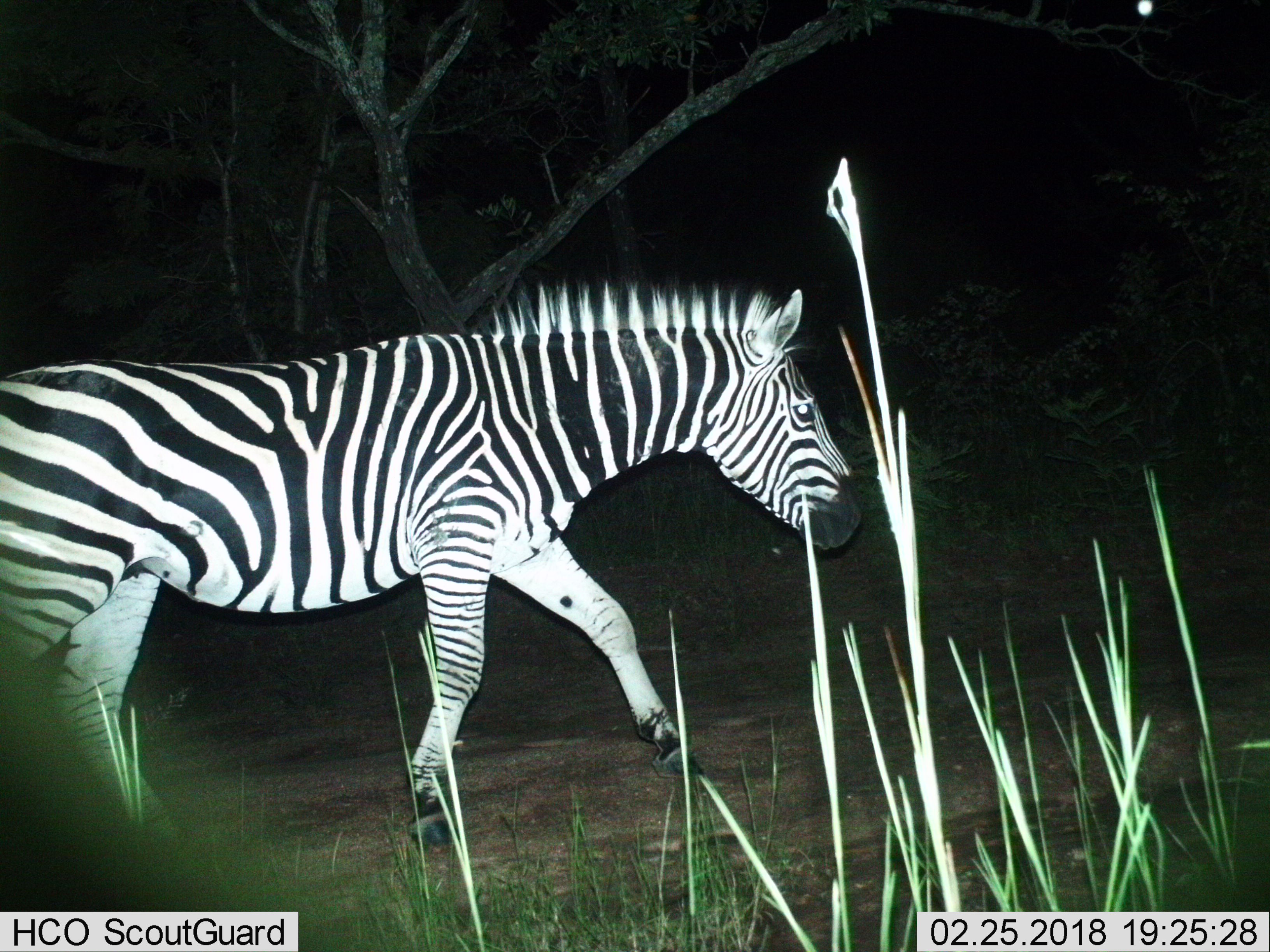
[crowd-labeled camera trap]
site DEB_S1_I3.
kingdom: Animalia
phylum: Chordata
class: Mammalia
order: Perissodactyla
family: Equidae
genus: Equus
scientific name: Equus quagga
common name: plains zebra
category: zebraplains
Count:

**Exercise description:** Make an exact copy of the listing, with no images in it.

**Exercise solution:**
[crowd-labeled camera trap]
site DEB_S1_I3.
kingdom: Animalia
phylum: Chordata
class: Mammalia
order: Perissodactyla
family: Equidae
genus: Equus
scientific name: Equus quagga
common name: plains zebra
category: zebraplains
Count:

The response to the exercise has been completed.